If I'd booked a table at a restaurant I'd never dream of just seating myself, especially if people were already sitting there. You should have spoken to a member of staff, not the customers

I'm glad I'm not the only one who was wondering what the significance of the pink top was.

I agree with most of the previous posters though, even in the chain pubs I would normally wait for a member of staff to come over and show us to our table, they may have allocated a different table after realising that slow-eating party were going to still be there at the OP's booked time.

Jojofjo44 · 28/02/2024 11:34

You were unreasonable for sitting down at the table whilst guests were sat there whether it was reserved for you or not. The guests will have told to vacate for a certain time and had most probably ran over a little, you should have approached a member of staff first. The plates may have been empty, but if they were mid conversation you could have been interrupting a sensitive subject, or they just objected to your overhearing.

Royaly82 · 28/02/2024 12:55

If they needed to sit down why did you not just sit your elderly parents on chairs at a table no one else was eating at then go and find a member of staff to sort it out.
Sorry but I think the way you dealt with it was odd and I would not have been happy if some random people sat at the table i had been eating at and wasnt finished with regardless of what a piece of paper said? Really strange behaviour hungry horse or otherwise....

Vergeofbreakdown23 · 28/02/2024 13:57

EmptyTheFrickingBins · 25/02/2024 23:41

That isn't the policy for the one we visited.

https://www.hungryhorse.co.uk/

Whatever the policy is or isn't, I just simply cannot imagine walking in and sitting down at a table where others are eating - whether the table had my name on it or not, I'd go and enquire with staff! You were definitely in the wrong op

Grammarnut · 28/02/2024 15:45

EmptyTheFrickingBins · 25/02/2024 23:46

Table for ten ish people, two adults and two small children who were tired. Just wanted to get the kids out of the way really.

Genuinely don't know what's wrong with sitting St the table with our name on it!
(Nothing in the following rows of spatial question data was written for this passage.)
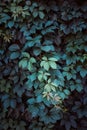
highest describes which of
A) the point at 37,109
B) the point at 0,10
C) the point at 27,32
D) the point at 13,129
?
the point at 0,10

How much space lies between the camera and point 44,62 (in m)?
2.33

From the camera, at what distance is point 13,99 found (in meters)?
2.52

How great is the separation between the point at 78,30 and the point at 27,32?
0.42m

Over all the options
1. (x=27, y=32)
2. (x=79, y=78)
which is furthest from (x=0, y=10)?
(x=79, y=78)

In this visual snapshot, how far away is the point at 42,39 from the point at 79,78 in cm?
45

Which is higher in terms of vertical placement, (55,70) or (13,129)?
(55,70)

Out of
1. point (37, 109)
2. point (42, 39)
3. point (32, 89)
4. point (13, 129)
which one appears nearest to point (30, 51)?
point (42, 39)

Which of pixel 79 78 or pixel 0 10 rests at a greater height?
pixel 0 10

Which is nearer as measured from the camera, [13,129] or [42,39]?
[42,39]

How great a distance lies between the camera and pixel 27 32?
7.79 feet

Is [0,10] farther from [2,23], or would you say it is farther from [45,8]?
[45,8]

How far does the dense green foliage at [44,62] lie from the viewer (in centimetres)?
234

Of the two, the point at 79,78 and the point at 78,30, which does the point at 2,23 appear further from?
the point at 79,78

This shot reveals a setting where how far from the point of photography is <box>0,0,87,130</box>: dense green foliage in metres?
2.34
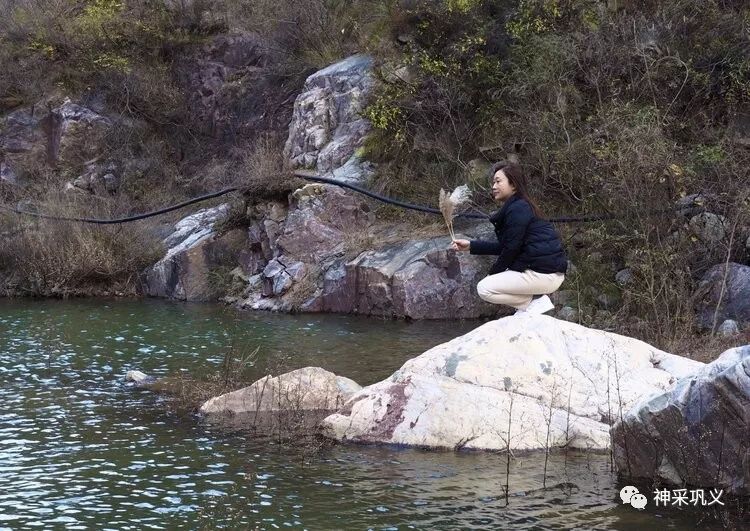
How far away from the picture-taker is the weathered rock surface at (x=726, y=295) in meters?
11.4

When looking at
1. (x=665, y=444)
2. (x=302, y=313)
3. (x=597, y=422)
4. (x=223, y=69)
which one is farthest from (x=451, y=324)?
(x=223, y=69)

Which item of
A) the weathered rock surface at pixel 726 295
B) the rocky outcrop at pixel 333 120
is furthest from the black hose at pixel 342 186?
the weathered rock surface at pixel 726 295

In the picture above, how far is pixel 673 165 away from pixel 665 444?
23.8 feet

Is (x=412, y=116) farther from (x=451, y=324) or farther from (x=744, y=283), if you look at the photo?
(x=744, y=283)

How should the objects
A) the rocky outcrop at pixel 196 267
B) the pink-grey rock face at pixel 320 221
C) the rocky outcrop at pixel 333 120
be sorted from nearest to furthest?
the pink-grey rock face at pixel 320 221
the rocky outcrop at pixel 196 267
the rocky outcrop at pixel 333 120

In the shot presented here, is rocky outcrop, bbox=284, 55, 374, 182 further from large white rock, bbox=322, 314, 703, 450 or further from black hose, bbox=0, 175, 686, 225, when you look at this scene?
large white rock, bbox=322, 314, 703, 450

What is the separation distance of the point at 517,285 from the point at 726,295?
4.09 meters

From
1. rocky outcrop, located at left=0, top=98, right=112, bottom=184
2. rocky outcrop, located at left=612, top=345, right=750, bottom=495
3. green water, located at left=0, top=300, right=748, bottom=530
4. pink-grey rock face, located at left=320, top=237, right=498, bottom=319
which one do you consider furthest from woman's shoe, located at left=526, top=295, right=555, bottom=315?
rocky outcrop, located at left=0, top=98, right=112, bottom=184

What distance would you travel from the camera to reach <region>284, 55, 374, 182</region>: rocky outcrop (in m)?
19.2

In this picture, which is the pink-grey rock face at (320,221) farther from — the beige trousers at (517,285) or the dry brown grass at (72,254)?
the beige trousers at (517,285)

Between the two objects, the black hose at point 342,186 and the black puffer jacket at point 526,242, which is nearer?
the black puffer jacket at point 526,242

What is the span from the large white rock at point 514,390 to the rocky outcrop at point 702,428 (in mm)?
950

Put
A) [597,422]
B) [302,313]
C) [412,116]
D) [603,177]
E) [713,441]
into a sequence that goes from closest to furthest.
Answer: [713,441] → [597,422] → [603,177] → [302,313] → [412,116]

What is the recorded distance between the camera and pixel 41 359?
1164 centimetres
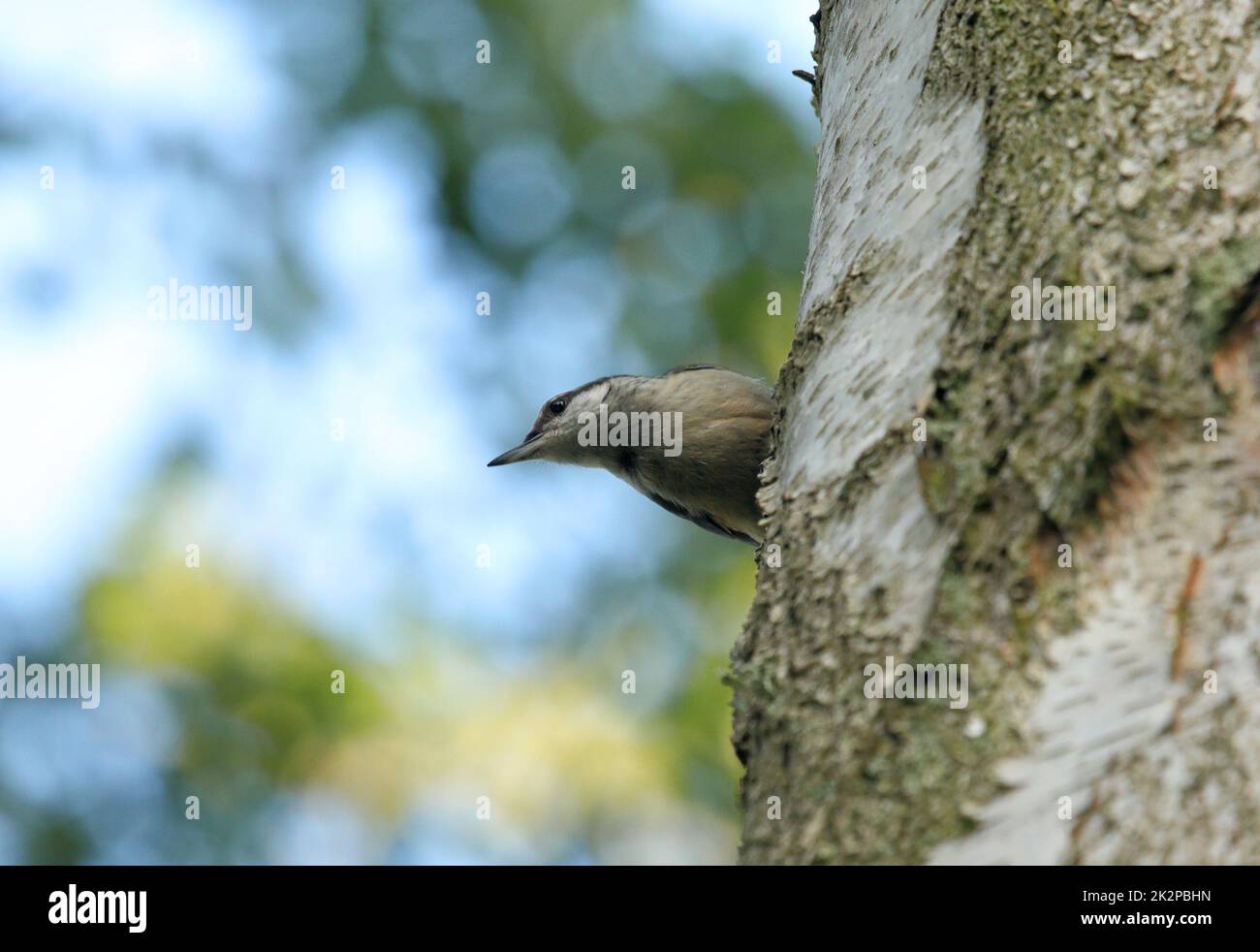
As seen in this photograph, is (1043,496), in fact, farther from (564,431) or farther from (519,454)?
(519,454)

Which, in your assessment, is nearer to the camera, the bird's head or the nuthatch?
the nuthatch

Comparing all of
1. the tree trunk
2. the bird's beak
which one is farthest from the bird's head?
the tree trunk

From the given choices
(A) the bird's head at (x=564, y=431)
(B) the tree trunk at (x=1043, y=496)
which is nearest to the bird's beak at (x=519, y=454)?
(A) the bird's head at (x=564, y=431)

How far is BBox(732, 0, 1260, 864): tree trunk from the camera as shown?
1.60 metres

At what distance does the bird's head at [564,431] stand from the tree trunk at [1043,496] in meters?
3.52

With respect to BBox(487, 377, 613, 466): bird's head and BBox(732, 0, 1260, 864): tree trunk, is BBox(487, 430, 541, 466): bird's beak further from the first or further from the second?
BBox(732, 0, 1260, 864): tree trunk

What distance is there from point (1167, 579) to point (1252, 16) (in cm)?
114

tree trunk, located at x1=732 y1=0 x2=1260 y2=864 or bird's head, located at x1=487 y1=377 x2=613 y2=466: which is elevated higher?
bird's head, located at x1=487 y1=377 x2=613 y2=466

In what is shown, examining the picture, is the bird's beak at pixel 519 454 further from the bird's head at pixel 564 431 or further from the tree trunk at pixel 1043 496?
the tree trunk at pixel 1043 496

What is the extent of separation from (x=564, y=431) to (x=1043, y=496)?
4.34 meters

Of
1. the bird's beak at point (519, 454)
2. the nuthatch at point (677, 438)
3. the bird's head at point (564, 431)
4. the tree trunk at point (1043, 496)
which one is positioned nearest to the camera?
the tree trunk at point (1043, 496)

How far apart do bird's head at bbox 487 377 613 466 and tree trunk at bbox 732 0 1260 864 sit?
11.5 ft

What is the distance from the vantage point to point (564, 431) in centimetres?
599

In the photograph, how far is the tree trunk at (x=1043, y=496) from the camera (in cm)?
160
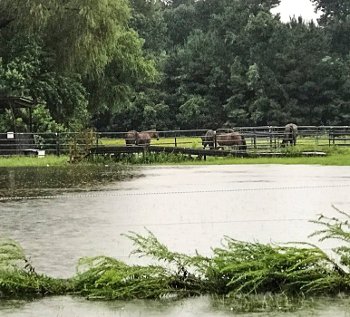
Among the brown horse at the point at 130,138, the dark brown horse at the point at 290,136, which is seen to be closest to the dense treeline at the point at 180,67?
the brown horse at the point at 130,138

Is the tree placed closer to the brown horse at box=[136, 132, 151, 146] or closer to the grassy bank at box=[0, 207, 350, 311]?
the brown horse at box=[136, 132, 151, 146]

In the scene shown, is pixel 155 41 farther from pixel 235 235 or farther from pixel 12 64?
pixel 235 235

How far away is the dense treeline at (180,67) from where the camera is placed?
4294cm

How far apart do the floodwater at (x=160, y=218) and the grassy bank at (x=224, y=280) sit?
201 mm

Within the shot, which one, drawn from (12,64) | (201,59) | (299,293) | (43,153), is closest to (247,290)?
(299,293)

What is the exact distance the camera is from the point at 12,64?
141 feet

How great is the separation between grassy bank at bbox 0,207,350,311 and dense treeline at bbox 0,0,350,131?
33184mm

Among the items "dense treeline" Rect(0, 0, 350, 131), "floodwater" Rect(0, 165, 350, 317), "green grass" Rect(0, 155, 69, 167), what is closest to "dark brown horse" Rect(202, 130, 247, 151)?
"green grass" Rect(0, 155, 69, 167)

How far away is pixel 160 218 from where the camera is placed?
14.6 m

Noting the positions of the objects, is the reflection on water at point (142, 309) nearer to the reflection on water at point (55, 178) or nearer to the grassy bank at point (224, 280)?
the grassy bank at point (224, 280)

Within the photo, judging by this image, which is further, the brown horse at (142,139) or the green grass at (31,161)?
the brown horse at (142,139)

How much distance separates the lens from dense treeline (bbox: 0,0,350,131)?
42.9 m

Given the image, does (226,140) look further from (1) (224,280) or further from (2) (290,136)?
(1) (224,280)

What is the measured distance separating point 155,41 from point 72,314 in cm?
7895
Other people were sitting there, having a meal. You just sat down. The correct procedure is to go to the staff on entering the establishment, give your name and say you have a reservation. They show you to your table. What you did was rude. The staff were a bit off, but you had behaved bizarrely.

Grammarnut · 28/02/2024 15:53

Royaly82 · 28/02/2024 12:55

If they needed to sit down why did you not just sit your elderly parents on chairs at a table no one else was eating at then go and find a member of staff to sort it out.
Sorry but I think the way you dealt with it was odd and I would not have been happy if some random people sat at the table i had been eating at and wasnt finished with regardless of what a piece of paper said? Really strange behaviour hungry horse or otherwise....

Agree. Had this on a train once. Someone was sitting in my reserved seat. I sat down on a seat opposite and said nothing, since there were plenty of seats. However, a couple got on at a stop where my seat was vacated and I was organising to move if I needed to - but train was empty. I was thinking I should move when I had a piece of paper waved in my face and the announcement I was in someone's place. I apologised, naturally, and moved to my seat (but I could not explain to them as they were French and my French is mostly forgotten - they were rude to me which I was not annoyed at, I was in their seat, after all). Later an Inspector came to check tickets and told them they had the wrong ones, which made me smile slightly because they had been so entitled in their order that I get out of their seat now (could have explained nicely?) I would not have settled myself in someone else's seat normally, just I wanted to be near mine so I could move when I could.